Terputusnya penceritaan sejarah melalui teks, narasi, pemikiran, film dan lagu, membuat kebanyakan orang Indonesia melakukan glorifikasi terhadap bangsa barat dan juga timur yang jika ditelusuri dan diperbandingkan dengan sejarah keemasan bangsa Indonesia tidak ada apa-apanya. Hal itu terjadi karena kita lupa bagaimana warga Desa Ara dan Lemo-Lemo di Sulawesi telah mampu membangun Kapal Pinisi pada 1800-an yang berlayar hingga China, pada 770 leluhur kita juga membangun Borobudur dan puluhan candi-candi besar lainnya di gunung hingga pesisir. Pada zaman yang sama, rasanya suku asli Amerika sedang belajar berkuda.

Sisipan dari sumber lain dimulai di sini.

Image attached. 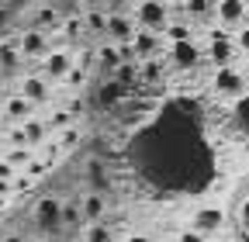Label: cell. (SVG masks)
I'll use <instances>...</instances> for the list:
<instances>
[{
	"instance_id": "6da1fadb",
	"label": "cell",
	"mask_w": 249,
	"mask_h": 242,
	"mask_svg": "<svg viewBox=\"0 0 249 242\" xmlns=\"http://www.w3.org/2000/svg\"><path fill=\"white\" fill-rule=\"evenodd\" d=\"M31 225H35L38 235H59L62 232V197L45 194L35 201V211H31Z\"/></svg>"
},
{
	"instance_id": "7a4b0ae2",
	"label": "cell",
	"mask_w": 249,
	"mask_h": 242,
	"mask_svg": "<svg viewBox=\"0 0 249 242\" xmlns=\"http://www.w3.org/2000/svg\"><path fill=\"white\" fill-rule=\"evenodd\" d=\"M135 21H139V28H152V32H163V28L170 24L166 4H163V0H139V4H135Z\"/></svg>"
},
{
	"instance_id": "3957f363",
	"label": "cell",
	"mask_w": 249,
	"mask_h": 242,
	"mask_svg": "<svg viewBox=\"0 0 249 242\" xmlns=\"http://www.w3.org/2000/svg\"><path fill=\"white\" fill-rule=\"evenodd\" d=\"M246 73L242 69H235L232 63L229 66H218V73H214V94H222V97H242L246 94Z\"/></svg>"
},
{
	"instance_id": "277c9868",
	"label": "cell",
	"mask_w": 249,
	"mask_h": 242,
	"mask_svg": "<svg viewBox=\"0 0 249 242\" xmlns=\"http://www.w3.org/2000/svg\"><path fill=\"white\" fill-rule=\"evenodd\" d=\"M239 49H235V35H229L222 24L211 32V38H208V55L214 59V66H229L232 63V55H235Z\"/></svg>"
},
{
	"instance_id": "5b68a950",
	"label": "cell",
	"mask_w": 249,
	"mask_h": 242,
	"mask_svg": "<svg viewBox=\"0 0 249 242\" xmlns=\"http://www.w3.org/2000/svg\"><path fill=\"white\" fill-rule=\"evenodd\" d=\"M18 49H21V55L24 59H45L49 55V32H42V28H35L31 24L28 32H21V38H18Z\"/></svg>"
},
{
	"instance_id": "8992f818",
	"label": "cell",
	"mask_w": 249,
	"mask_h": 242,
	"mask_svg": "<svg viewBox=\"0 0 249 242\" xmlns=\"http://www.w3.org/2000/svg\"><path fill=\"white\" fill-rule=\"evenodd\" d=\"M70 69H73V55L66 49H49V55L42 59V76L52 83H62Z\"/></svg>"
},
{
	"instance_id": "52a82bcc",
	"label": "cell",
	"mask_w": 249,
	"mask_h": 242,
	"mask_svg": "<svg viewBox=\"0 0 249 242\" xmlns=\"http://www.w3.org/2000/svg\"><path fill=\"white\" fill-rule=\"evenodd\" d=\"M135 32H139V21H135V17L121 14V11H107V35H104V38L124 45V42L135 38Z\"/></svg>"
},
{
	"instance_id": "ba28073f",
	"label": "cell",
	"mask_w": 249,
	"mask_h": 242,
	"mask_svg": "<svg viewBox=\"0 0 249 242\" xmlns=\"http://www.w3.org/2000/svg\"><path fill=\"white\" fill-rule=\"evenodd\" d=\"M80 207H83V218H87V222H104L107 211H111V194L87 187V190L80 194Z\"/></svg>"
},
{
	"instance_id": "9c48e42d",
	"label": "cell",
	"mask_w": 249,
	"mask_h": 242,
	"mask_svg": "<svg viewBox=\"0 0 249 242\" xmlns=\"http://www.w3.org/2000/svg\"><path fill=\"white\" fill-rule=\"evenodd\" d=\"M246 11H249L246 0H218L214 4V17L222 28H239L246 21Z\"/></svg>"
},
{
	"instance_id": "30bf717a",
	"label": "cell",
	"mask_w": 249,
	"mask_h": 242,
	"mask_svg": "<svg viewBox=\"0 0 249 242\" xmlns=\"http://www.w3.org/2000/svg\"><path fill=\"white\" fill-rule=\"evenodd\" d=\"M191 225H194L197 232H204V235H222V228H225V211H222V207H201V211H194Z\"/></svg>"
},
{
	"instance_id": "8fae6325",
	"label": "cell",
	"mask_w": 249,
	"mask_h": 242,
	"mask_svg": "<svg viewBox=\"0 0 249 242\" xmlns=\"http://www.w3.org/2000/svg\"><path fill=\"white\" fill-rule=\"evenodd\" d=\"M83 176H87V187L90 190H104V194H111V173H107V163L104 159H87V166H83Z\"/></svg>"
},
{
	"instance_id": "7c38bea8",
	"label": "cell",
	"mask_w": 249,
	"mask_h": 242,
	"mask_svg": "<svg viewBox=\"0 0 249 242\" xmlns=\"http://www.w3.org/2000/svg\"><path fill=\"white\" fill-rule=\"evenodd\" d=\"M21 94H24L31 104H45L49 94H52V80H45L42 73H31V76L21 80Z\"/></svg>"
},
{
	"instance_id": "4fadbf2b",
	"label": "cell",
	"mask_w": 249,
	"mask_h": 242,
	"mask_svg": "<svg viewBox=\"0 0 249 242\" xmlns=\"http://www.w3.org/2000/svg\"><path fill=\"white\" fill-rule=\"evenodd\" d=\"M21 66H24V55H21L18 42H0V80L18 76Z\"/></svg>"
},
{
	"instance_id": "5bb4252c",
	"label": "cell",
	"mask_w": 249,
	"mask_h": 242,
	"mask_svg": "<svg viewBox=\"0 0 249 242\" xmlns=\"http://www.w3.org/2000/svg\"><path fill=\"white\" fill-rule=\"evenodd\" d=\"M83 225H87V218H83L80 197H66V201H62V232H66V235H80Z\"/></svg>"
},
{
	"instance_id": "9a60e30c",
	"label": "cell",
	"mask_w": 249,
	"mask_h": 242,
	"mask_svg": "<svg viewBox=\"0 0 249 242\" xmlns=\"http://www.w3.org/2000/svg\"><path fill=\"white\" fill-rule=\"evenodd\" d=\"M0 104H4V118H7V121H24V118L35 114V104H31L21 90H18V94H7Z\"/></svg>"
},
{
	"instance_id": "2e32d148",
	"label": "cell",
	"mask_w": 249,
	"mask_h": 242,
	"mask_svg": "<svg viewBox=\"0 0 249 242\" xmlns=\"http://www.w3.org/2000/svg\"><path fill=\"white\" fill-rule=\"evenodd\" d=\"M132 45H135V55H139V63H142V59H152V55H160V49H163L160 35H156L152 28H139V32H135V38H132Z\"/></svg>"
},
{
	"instance_id": "e0dca14e",
	"label": "cell",
	"mask_w": 249,
	"mask_h": 242,
	"mask_svg": "<svg viewBox=\"0 0 249 242\" xmlns=\"http://www.w3.org/2000/svg\"><path fill=\"white\" fill-rule=\"evenodd\" d=\"M139 80H142V86H156V83H163V80H166V63H163L160 55L142 59V63H139Z\"/></svg>"
},
{
	"instance_id": "ac0fdd59",
	"label": "cell",
	"mask_w": 249,
	"mask_h": 242,
	"mask_svg": "<svg viewBox=\"0 0 249 242\" xmlns=\"http://www.w3.org/2000/svg\"><path fill=\"white\" fill-rule=\"evenodd\" d=\"M124 97H128V90H124L114 76H107V80L101 83V90H97V104H101V107H118Z\"/></svg>"
},
{
	"instance_id": "d6986e66",
	"label": "cell",
	"mask_w": 249,
	"mask_h": 242,
	"mask_svg": "<svg viewBox=\"0 0 249 242\" xmlns=\"http://www.w3.org/2000/svg\"><path fill=\"white\" fill-rule=\"evenodd\" d=\"M93 59H97V66L111 76V73H114V66L121 63V49H118V42H111V38H107V42H101V45H97V52H93Z\"/></svg>"
},
{
	"instance_id": "ffe728a7",
	"label": "cell",
	"mask_w": 249,
	"mask_h": 242,
	"mask_svg": "<svg viewBox=\"0 0 249 242\" xmlns=\"http://www.w3.org/2000/svg\"><path fill=\"white\" fill-rule=\"evenodd\" d=\"M21 125H24V135H28V145H31V149H38V145H45V138L52 135V128L45 125V121H38L35 114H31V118H24Z\"/></svg>"
},
{
	"instance_id": "44dd1931",
	"label": "cell",
	"mask_w": 249,
	"mask_h": 242,
	"mask_svg": "<svg viewBox=\"0 0 249 242\" xmlns=\"http://www.w3.org/2000/svg\"><path fill=\"white\" fill-rule=\"evenodd\" d=\"M111 76H114L124 90H128V94H135V90L142 86V80H139V63H118Z\"/></svg>"
},
{
	"instance_id": "7402d4cb",
	"label": "cell",
	"mask_w": 249,
	"mask_h": 242,
	"mask_svg": "<svg viewBox=\"0 0 249 242\" xmlns=\"http://www.w3.org/2000/svg\"><path fill=\"white\" fill-rule=\"evenodd\" d=\"M170 59L177 66H194L197 63V49H194V38H187V42H170Z\"/></svg>"
},
{
	"instance_id": "603a6c76",
	"label": "cell",
	"mask_w": 249,
	"mask_h": 242,
	"mask_svg": "<svg viewBox=\"0 0 249 242\" xmlns=\"http://www.w3.org/2000/svg\"><path fill=\"white\" fill-rule=\"evenodd\" d=\"M31 24L42 28V32H59L62 14H59V7H55V4H42V7L35 11V21H31Z\"/></svg>"
},
{
	"instance_id": "cb8c5ba5",
	"label": "cell",
	"mask_w": 249,
	"mask_h": 242,
	"mask_svg": "<svg viewBox=\"0 0 249 242\" xmlns=\"http://www.w3.org/2000/svg\"><path fill=\"white\" fill-rule=\"evenodd\" d=\"M83 24H87V32L93 35H107V7H87L83 11Z\"/></svg>"
},
{
	"instance_id": "d4e9b609",
	"label": "cell",
	"mask_w": 249,
	"mask_h": 242,
	"mask_svg": "<svg viewBox=\"0 0 249 242\" xmlns=\"http://www.w3.org/2000/svg\"><path fill=\"white\" fill-rule=\"evenodd\" d=\"M4 159H7L14 170H28V163L35 159V149H31V145H7V149H4Z\"/></svg>"
},
{
	"instance_id": "484cf974",
	"label": "cell",
	"mask_w": 249,
	"mask_h": 242,
	"mask_svg": "<svg viewBox=\"0 0 249 242\" xmlns=\"http://www.w3.org/2000/svg\"><path fill=\"white\" fill-rule=\"evenodd\" d=\"M80 235H83V242H114V232L107 222H87Z\"/></svg>"
},
{
	"instance_id": "4316f807",
	"label": "cell",
	"mask_w": 249,
	"mask_h": 242,
	"mask_svg": "<svg viewBox=\"0 0 249 242\" xmlns=\"http://www.w3.org/2000/svg\"><path fill=\"white\" fill-rule=\"evenodd\" d=\"M83 32H87L83 11H76V14H70V17H62V24H59V35H62V38H70V42H76Z\"/></svg>"
},
{
	"instance_id": "83f0119b",
	"label": "cell",
	"mask_w": 249,
	"mask_h": 242,
	"mask_svg": "<svg viewBox=\"0 0 249 242\" xmlns=\"http://www.w3.org/2000/svg\"><path fill=\"white\" fill-rule=\"evenodd\" d=\"M73 121H76V118H73V111H70V107H59V111H52V114H49L45 125H49L52 132H62V128H70Z\"/></svg>"
},
{
	"instance_id": "f1b7e54d",
	"label": "cell",
	"mask_w": 249,
	"mask_h": 242,
	"mask_svg": "<svg viewBox=\"0 0 249 242\" xmlns=\"http://www.w3.org/2000/svg\"><path fill=\"white\" fill-rule=\"evenodd\" d=\"M187 14H191L194 21H204L208 14H214V7H211V0H187Z\"/></svg>"
},
{
	"instance_id": "f546056e",
	"label": "cell",
	"mask_w": 249,
	"mask_h": 242,
	"mask_svg": "<svg viewBox=\"0 0 249 242\" xmlns=\"http://www.w3.org/2000/svg\"><path fill=\"white\" fill-rule=\"evenodd\" d=\"M163 32H166V38H170V42H187V38H194L191 24H166Z\"/></svg>"
},
{
	"instance_id": "4dcf8cb0",
	"label": "cell",
	"mask_w": 249,
	"mask_h": 242,
	"mask_svg": "<svg viewBox=\"0 0 249 242\" xmlns=\"http://www.w3.org/2000/svg\"><path fill=\"white\" fill-rule=\"evenodd\" d=\"M4 142H7V145H28V135H24V125H21V121H14V125L4 132Z\"/></svg>"
},
{
	"instance_id": "1f68e13d",
	"label": "cell",
	"mask_w": 249,
	"mask_h": 242,
	"mask_svg": "<svg viewBox=\"0 0 249 242\" xmlns=\"http://www.w3.org/2000/svg\"><path fill=\"white\" fill-rule=\"evenodd\" d=\"M62 83H66L70 90H80V86L87 83V66H76V63H73V69L66 73V80H62Z\"/></svg>"
},
{
	"instance_id": "d6a6232c",
	"label": "cell",
	"mask_w": 249,
	"mask_h": 242,
	"mask_svg": "<svg viewBox=\"0 0 249 242\" xmlns=\"http://www.w3.org/2000/svg\"><path fill=\"white\" fill-rule=\"evenodd\" d=\"M76 142H80V128H76V125H70V128H62V132H59L55 149H73Z\"/></svg>"
},
{
	"instance_id": "836d02e7",
	"label": "cell",
	"mask_w": 249,
	"mask_h": 242,
	"mask_svg": "<svg viewBox=\"0 0 249 242\" xmlns=\"http://www.w3.org/2000/svg\"><path fill=\"white\" fill-rule=\"evenodd\" d=\"M235 49H239L242 55H249V21H242V24L235 28Z\"/></svg>"
},
{
	"instance_id": "e575fe53",
	"label": "cell",
	"mask_w": 249,
	"mask_h": 242,
	"mask_svg": "<svg viewBox=\"0 0 249 242\" xmlns=\"http://www.w3.org/2000/svg\"><path fill=\"white\" fill-rule=\"evenodd\" d=\"M177 242H208V235H204V232H197V228L191 225V228H183V232L177 235Z\"/></svg>"
},
{
	"instance_id": "d590c367",
	"label": "cell",
	"mask_w": 249,
	"mask_h": 242,
	"mask_svg": "<svg viewBox=\"0 0 249 242\" xmlns=\"http://www.w3.org/2000/svg\"><path fill=\"white\" fill-rule=\"evenodd\" d=\"M14 173H18V170H14L4 156H0V180H14Z\"/></svg>"
},
{
	"instance_id": "8d00e7d4",
	"label": "cell",
	"mask_w": 249,
	"mask_h": 242,
	"mask_svg": "<svg viewBox=\"0 0 249 242\" xmlns=\"http://www.w3.org/2000/svg\"><path fill=\"white\" fill-rule=\"evenodd\" d=\"M124 4H128V0H104V7H111V11H121Z\"/></svg>"
},
{
	"instance_id": "74e56055",
	"label": "cell",
	"mask_w": 249,
	"mask_h": 242,
	"mask_svg": "<svg viewBox=\"0 0 249 242\" xmlns=\"http://www.w3.org/2000/svg\"><path fill=\"white\" fill-rule=\"evenodd\" d=\"M242 222H246V228H249V197L242 201Z\"/></svg>"
},
{
	"instance_id": "f35d334b",
	"label": "cell",
	"mask_w": 249,
	"mask_h": 242,
	"mask_svg": "<svg viewBox=\"0 0 249 242\" xmlns=\"http://www.w3.org/2000/svg\"><path fill=\"white\" fill-rule=\"evenodd\" d=\"M128 242H152L149 235H142V232H135V235H128Z\"/></svg>"
},
{
	"instance_id": "ab89813d",
	"label": "cell",
	"mask_w": 249,
	"mask_h": 242,
	"mask_svg": "<svg viewBox=\"0 0 249 242\" xmlns=\"http://www.w3.org/2000/svg\"><path fill=\"white\" fill-rule=\"evenodd\" d=\"M83 4H87V7H101L104 0H80V7H83Z\"/></svg>"
},
{
	"instance_id": "60d3db41",
	"label": "cell",
	"mask_w": 249,
	"mask_h": 242,
	"mask_svg": "<svg viewBox=\"0 0 249 242\" xmlns=\"http://www.w3.org/2000/svg\"><path fill=\"white\" fill-rule=\"evenodd\" d=\"M4 242H24V239H21V235H7Z\"/></svg>"
},
{
	"instance_id": "b9f144b4",
	"label": "cell",
	"mask_w": 249,
	"mask_h": 242,
	"mask_svg": "<svg viewBox=\"0 0 249 242\" xmlns=\"http://www.w3.org/2000/svg\"><path fill=\"white\" fill-rule=\"evenodd\" d=\"M7 207V194H0V211H4Z\"/></svg>"
},
{
	"instance_id": "7bdbcfd3",
	"label": "cell",
	"mask_w": 249,
	"mask_h": 242,
	"mask_svg": "<svg viewBox=\"0 0 249 242\" xmlns=\"http://www.w3.org/2000/svg\"><path fill=\"white\" fill-rule=\"evenodd\" d=\"M242 73H246V80H249V55H246V66H242Z\"/></svg>"
},
{
	"instance_id": "ee69618b",
	"label": "cell",
	"mask_w": 249,
	"mask_h": 242,
	"mask_svg": "<svg viewBox=\"0 0 249 242\" xmlns=\"http://www.w3.org/2000/svg\"><path fill=\"white\" fill-rule=\"evenodd\" d=\"M35 242H52V239H49V235H38V239H35Z\"/></svg>"
},
{
	"instance_id": "f6af8a7d",
	"label": "cell",
	"mask_w": 249,
	"mask_h": 242,
	"mask_svg": "<svg viewBox=\"0 0 249 242\" xmlns=\"http://www.w3.org/2000/svg\"><path fill=\"white\" fill-rule=\"evenodd\" d=\"M0 121H4V104H0Z\"/></svg>"
},
{
	"instance_id": "bcb514c9",
	"label": "cell",
	"mask_w": 249,
	"mask_h": 242,
	"mask_svg": "<svg viewBox=\"0 0 249 242\" xmlns=\"http://www.w3.org/2000/svg\"><path fill=\"white\" fill-rule=\"evenodd\" d=\"M0 101H4V90H0Z\"/></svg>"
},
{
	"instance_id": "7dc6e473",
	"label": "cell",
	"mask_w": 249,
	"mask_h": 242,
	"mask_svg": "<svg viewBox=\"0 0 249 242\" xmlns=\"http://www.w3.org/2000/svg\"><path fill=\"white\" fill-rule=\"evenodd\" d=\"M246 21H249V11H246Z\"/></svg>"
}]
</instances>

Buku sejarah yang membosankan, museum kumpulan manekin, perpustakaan yang lebih tepat dinamai gudang buku, kurangnya peneliti sejarah, hingga minimnya narator milenial membuat generasi ke genarasi semakin tercerabut dari akar sejarahnya yang amat keren dan justru mengagung-agungkan kapitalisme barat dan khilafah timur yang dipaksakan menjadi gaya hidup.

Benarlah pepatah “Tuntutlah ilmu sampai ke negeri China,” tetapi pulang dan benamkanlah ilmu-ilmu pengetahuan itu ke dalam konteks Nusantara. Masa kolonialisme Belanda selama 350 tahun mau tidak mau memang mengkerdilkan sikap kritis dan percaya diri bangsa, maka kita perlu kembali pada kesadaran bahwa kita terlahir dari rahim bangsa yang besar. Seperti cerita telur Elang yang dierami Ayam, hal itu tak akan mengubah Elang jadi Ayam dan pada waktunya Elang tetap akan mengarungi langit. Pada waktunya, Sang Garuda akan kembali menguasai langit dengan sayap gagahnya, dan waktu itu adalah sekarang.